課題の要件:
(1) 文書の一節によると、トメおばあちゃんはどこに住んでいたか。
(2) 文書の一節を「半紙を引きで見つめ文字のバランスを考えていざ書き始める。」から「小学生の私にはちょっと難しい話ではあったが、なるほどと印象に残る話だった。」まで、一字も変えずに書き写せ。

文書の一節:
-=-=-=-=-
冬休みになると宿題の書き初めを書くために、伯父の牛舎の離れに住んでいる母方の祖母、トメおばあちゃんのところに行った。
トメおばあちゃんは達筆な人で、私に習字を教えてくれた。

「玻璃ちゃん、いきなりバッと書かんで、一回半紙を真っ直ぐに見てどう書くか考えてごらん」

半紙を引きで見つめ文字のバランスを考えていざ書き始める。

「力を入れて書くところとスッと力を抜くところがあるからね。全部力入れたら墨が滲んでしまうやろ。
全部力を抜いたらヒョロヒョロ文字やね。」

確かにそうだ。
何度も教えてもらいながら繰り返して書くうちに何となく力の入れ方や書くスピードがわかってきた。

「習字だけやなく、何でもそうよ。力の入れどきと抜きどきがあるからね。」

小学生の私にはちょっと難しい話ではあったが、なるほどと印象に残る話だった。
-=-=-=-=-
データ抜粋:
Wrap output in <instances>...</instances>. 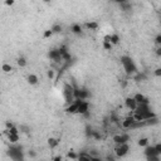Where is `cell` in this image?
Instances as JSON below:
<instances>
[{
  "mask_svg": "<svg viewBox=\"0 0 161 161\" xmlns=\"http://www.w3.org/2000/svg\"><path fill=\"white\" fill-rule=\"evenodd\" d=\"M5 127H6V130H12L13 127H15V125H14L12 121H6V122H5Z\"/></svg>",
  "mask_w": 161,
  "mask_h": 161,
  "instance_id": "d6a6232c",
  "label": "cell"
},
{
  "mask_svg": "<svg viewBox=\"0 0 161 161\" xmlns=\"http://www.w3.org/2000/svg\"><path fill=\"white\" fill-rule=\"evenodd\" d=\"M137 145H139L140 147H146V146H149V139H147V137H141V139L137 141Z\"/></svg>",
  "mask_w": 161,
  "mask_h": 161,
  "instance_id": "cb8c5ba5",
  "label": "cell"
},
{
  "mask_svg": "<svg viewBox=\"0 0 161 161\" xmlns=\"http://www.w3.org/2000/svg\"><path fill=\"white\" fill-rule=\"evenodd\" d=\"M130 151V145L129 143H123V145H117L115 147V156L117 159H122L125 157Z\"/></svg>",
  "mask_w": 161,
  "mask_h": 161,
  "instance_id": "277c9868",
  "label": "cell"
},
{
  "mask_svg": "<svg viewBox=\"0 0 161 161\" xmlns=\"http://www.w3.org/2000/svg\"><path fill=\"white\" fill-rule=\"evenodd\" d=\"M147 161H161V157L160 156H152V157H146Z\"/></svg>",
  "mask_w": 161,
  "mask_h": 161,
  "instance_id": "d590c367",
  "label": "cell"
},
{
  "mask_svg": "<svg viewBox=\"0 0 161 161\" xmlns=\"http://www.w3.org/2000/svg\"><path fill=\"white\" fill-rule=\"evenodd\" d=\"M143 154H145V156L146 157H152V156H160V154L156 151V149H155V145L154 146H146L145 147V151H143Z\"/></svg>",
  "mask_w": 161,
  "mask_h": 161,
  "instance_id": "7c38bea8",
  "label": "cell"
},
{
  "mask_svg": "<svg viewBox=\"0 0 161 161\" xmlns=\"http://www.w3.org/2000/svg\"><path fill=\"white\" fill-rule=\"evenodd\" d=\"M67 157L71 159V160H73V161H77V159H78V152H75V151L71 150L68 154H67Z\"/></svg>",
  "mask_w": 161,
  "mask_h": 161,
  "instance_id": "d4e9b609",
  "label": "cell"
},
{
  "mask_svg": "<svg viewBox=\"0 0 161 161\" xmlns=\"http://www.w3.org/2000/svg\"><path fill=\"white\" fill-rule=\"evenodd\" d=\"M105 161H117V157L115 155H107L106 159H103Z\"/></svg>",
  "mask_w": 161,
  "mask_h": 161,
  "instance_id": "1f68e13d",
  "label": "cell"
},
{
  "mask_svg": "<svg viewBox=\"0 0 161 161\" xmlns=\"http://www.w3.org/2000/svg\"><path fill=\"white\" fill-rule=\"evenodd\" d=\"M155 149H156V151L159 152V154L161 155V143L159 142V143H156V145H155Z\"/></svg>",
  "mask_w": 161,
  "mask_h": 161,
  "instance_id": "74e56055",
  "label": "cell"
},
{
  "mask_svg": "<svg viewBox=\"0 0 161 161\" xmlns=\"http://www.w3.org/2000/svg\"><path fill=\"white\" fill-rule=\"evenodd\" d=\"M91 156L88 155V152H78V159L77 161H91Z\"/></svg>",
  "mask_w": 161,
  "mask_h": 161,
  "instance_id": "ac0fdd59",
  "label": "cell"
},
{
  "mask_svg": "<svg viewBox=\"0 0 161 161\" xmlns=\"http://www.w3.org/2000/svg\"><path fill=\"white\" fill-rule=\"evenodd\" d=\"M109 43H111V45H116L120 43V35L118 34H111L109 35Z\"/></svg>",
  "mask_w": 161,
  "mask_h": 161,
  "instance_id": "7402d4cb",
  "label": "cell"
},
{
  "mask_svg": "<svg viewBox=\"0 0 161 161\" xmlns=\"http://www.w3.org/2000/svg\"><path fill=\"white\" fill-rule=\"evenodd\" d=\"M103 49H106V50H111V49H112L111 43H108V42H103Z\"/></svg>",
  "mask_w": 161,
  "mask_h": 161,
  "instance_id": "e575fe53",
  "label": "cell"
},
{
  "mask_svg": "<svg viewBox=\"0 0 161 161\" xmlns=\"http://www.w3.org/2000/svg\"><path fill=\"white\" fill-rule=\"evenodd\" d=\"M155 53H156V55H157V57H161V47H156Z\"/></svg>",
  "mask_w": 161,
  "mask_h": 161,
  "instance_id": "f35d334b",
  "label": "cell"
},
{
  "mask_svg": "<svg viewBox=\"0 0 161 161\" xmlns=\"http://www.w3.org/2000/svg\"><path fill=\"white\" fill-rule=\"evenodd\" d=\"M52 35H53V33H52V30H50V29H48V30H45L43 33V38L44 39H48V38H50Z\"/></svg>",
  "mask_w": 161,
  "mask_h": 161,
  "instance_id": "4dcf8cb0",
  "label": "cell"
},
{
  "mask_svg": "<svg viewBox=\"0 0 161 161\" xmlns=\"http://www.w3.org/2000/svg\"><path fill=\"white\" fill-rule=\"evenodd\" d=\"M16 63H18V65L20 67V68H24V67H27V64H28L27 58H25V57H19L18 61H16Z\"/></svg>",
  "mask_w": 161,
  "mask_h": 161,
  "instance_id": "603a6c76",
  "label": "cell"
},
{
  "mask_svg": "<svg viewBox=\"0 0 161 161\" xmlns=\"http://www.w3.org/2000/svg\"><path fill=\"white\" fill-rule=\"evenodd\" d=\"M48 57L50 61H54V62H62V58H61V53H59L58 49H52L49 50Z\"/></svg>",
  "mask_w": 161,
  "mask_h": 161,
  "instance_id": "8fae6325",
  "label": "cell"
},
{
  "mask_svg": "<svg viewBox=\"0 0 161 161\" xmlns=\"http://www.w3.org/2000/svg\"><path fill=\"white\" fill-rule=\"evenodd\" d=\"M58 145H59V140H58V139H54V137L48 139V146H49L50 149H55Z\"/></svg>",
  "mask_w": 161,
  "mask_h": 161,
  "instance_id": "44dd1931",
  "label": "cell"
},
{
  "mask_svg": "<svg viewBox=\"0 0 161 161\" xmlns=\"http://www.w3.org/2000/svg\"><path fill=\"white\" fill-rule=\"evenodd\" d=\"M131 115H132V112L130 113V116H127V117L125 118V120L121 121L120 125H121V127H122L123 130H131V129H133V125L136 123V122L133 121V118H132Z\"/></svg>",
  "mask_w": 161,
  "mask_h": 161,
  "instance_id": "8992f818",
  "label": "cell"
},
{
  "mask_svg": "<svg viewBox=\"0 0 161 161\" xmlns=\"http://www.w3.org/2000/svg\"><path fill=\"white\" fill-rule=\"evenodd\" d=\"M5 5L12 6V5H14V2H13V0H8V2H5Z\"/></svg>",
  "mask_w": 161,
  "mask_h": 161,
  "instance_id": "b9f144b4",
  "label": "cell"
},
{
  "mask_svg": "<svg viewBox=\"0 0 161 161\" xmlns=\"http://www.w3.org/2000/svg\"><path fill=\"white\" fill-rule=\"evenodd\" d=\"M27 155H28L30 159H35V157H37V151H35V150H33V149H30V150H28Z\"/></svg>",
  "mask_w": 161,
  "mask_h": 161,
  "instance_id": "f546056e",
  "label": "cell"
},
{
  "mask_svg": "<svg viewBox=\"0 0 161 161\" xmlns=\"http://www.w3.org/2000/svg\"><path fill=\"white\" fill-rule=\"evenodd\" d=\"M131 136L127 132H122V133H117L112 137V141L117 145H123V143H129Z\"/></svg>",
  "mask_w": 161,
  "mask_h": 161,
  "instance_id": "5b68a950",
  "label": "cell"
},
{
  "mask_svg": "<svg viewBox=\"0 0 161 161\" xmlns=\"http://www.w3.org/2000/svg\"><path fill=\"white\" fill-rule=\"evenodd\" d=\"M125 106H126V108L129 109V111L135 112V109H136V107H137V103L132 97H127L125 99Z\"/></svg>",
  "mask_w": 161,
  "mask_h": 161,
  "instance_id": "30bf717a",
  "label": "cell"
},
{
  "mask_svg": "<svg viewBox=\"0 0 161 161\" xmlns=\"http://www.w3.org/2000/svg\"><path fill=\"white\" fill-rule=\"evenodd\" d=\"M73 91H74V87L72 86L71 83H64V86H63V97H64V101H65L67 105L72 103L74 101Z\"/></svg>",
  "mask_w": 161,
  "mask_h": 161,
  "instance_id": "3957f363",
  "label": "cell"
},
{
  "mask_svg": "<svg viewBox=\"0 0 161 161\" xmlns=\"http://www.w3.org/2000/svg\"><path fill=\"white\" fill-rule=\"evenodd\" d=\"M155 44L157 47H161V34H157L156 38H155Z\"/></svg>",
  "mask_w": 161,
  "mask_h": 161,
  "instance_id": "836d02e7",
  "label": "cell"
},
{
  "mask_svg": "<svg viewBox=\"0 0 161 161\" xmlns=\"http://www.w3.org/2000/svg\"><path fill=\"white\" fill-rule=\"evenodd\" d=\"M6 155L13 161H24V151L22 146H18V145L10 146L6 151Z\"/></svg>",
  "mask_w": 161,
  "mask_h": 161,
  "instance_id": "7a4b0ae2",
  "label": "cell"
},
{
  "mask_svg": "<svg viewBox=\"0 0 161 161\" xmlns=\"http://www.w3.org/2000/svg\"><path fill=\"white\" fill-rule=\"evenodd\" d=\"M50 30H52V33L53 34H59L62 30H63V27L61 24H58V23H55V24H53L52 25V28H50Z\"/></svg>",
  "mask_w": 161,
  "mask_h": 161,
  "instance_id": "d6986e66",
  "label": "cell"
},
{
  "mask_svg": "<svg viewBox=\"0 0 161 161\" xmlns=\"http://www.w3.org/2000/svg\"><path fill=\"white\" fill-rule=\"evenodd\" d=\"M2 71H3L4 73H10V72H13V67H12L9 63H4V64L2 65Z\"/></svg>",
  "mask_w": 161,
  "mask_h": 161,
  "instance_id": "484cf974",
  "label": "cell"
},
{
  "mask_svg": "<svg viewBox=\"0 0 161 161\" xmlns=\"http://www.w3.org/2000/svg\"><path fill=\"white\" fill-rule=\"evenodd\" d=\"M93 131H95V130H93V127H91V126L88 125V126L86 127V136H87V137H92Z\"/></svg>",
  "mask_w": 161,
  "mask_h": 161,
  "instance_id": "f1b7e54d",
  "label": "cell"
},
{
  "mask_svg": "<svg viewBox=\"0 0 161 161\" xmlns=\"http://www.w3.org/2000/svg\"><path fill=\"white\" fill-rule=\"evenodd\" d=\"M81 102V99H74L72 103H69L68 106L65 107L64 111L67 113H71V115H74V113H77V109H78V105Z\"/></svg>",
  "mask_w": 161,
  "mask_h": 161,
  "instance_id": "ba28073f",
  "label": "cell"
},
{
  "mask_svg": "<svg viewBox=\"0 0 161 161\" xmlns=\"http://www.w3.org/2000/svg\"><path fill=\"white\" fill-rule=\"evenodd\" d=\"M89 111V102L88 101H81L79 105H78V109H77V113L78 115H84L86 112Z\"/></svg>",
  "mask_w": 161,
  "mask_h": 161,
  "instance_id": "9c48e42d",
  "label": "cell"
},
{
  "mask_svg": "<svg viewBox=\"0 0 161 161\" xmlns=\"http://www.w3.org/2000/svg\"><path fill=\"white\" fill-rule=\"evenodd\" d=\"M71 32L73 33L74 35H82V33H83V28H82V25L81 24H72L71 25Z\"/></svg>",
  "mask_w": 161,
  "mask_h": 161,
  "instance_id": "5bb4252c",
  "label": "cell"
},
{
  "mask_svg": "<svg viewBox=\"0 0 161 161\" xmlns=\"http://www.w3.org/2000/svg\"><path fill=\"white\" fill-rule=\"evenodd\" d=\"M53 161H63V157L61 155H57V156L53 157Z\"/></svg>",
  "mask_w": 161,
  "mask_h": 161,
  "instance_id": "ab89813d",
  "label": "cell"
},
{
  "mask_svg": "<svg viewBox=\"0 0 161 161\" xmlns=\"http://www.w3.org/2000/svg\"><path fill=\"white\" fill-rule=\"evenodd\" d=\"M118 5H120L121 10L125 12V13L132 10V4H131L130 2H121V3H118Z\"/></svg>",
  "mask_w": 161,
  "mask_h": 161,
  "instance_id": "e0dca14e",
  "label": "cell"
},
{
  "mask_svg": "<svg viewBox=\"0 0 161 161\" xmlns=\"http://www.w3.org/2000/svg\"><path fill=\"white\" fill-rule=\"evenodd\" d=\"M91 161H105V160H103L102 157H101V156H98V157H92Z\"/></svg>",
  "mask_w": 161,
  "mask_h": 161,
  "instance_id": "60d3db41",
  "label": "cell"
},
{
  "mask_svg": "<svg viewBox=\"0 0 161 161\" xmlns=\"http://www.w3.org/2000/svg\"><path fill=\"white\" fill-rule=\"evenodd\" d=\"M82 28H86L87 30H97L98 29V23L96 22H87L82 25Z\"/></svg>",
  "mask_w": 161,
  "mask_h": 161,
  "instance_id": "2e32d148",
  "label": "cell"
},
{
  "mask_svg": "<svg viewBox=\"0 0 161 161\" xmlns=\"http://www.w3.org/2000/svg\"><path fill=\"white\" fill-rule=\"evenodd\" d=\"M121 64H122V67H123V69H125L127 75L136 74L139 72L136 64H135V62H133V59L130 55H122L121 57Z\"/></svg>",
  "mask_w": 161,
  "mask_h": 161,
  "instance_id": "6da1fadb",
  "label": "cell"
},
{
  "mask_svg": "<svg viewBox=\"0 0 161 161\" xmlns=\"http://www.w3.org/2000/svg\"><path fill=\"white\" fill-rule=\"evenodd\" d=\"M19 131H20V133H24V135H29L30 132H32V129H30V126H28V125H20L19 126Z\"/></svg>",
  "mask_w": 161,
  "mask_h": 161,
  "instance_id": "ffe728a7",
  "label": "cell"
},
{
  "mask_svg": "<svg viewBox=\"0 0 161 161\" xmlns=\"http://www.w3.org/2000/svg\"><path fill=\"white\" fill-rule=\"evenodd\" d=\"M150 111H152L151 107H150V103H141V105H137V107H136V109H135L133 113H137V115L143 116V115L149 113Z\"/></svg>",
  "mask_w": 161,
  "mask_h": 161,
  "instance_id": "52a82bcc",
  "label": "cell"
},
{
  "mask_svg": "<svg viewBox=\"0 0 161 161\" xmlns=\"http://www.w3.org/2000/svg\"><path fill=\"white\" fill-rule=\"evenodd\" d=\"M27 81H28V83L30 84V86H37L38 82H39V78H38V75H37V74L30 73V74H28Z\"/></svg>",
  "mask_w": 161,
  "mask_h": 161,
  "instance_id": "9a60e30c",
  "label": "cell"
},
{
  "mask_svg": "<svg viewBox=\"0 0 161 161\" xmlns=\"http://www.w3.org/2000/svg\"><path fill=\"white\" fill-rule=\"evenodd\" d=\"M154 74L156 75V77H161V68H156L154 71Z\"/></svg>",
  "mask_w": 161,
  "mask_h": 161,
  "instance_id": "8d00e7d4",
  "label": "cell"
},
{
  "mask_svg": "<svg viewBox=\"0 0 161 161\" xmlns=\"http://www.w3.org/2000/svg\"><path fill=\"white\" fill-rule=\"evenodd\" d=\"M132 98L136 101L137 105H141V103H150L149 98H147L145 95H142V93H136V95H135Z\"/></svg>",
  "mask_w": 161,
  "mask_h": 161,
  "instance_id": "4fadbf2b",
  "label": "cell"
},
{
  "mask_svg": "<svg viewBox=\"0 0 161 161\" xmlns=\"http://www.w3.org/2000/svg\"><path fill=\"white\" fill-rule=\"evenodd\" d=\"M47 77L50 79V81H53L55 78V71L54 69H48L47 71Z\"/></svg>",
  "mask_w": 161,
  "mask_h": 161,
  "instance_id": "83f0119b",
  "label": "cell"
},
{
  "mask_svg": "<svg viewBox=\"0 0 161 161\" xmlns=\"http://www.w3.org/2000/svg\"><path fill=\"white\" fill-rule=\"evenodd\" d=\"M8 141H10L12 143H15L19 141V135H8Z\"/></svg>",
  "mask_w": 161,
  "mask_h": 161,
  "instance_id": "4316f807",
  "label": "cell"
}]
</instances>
-=-=-=-=-
課題の解答:
(1) 伯父の牛舎の離れ。

(2)
半紙を引きで見つめ文字のバランスを考えていざ書き始める。

「力を入れて書くところとスッと力を抜くところがあるからね。全部力入れたら墨が滲んでしまうやろ。
全部力を抜いたらヒョロヒョロ文字やね。」

確かにそうだ。
何度も教えてもらいながら繰り返して書くうちに何となく力の入れ方や書くスピードがわかってきた。

「習字だけやなく、何でもそうよ。力の入れどきと抜きどきがあるからね。」

小学生の私にはちょっと難しい話ではあったが、なるほどと印象に残る話だった。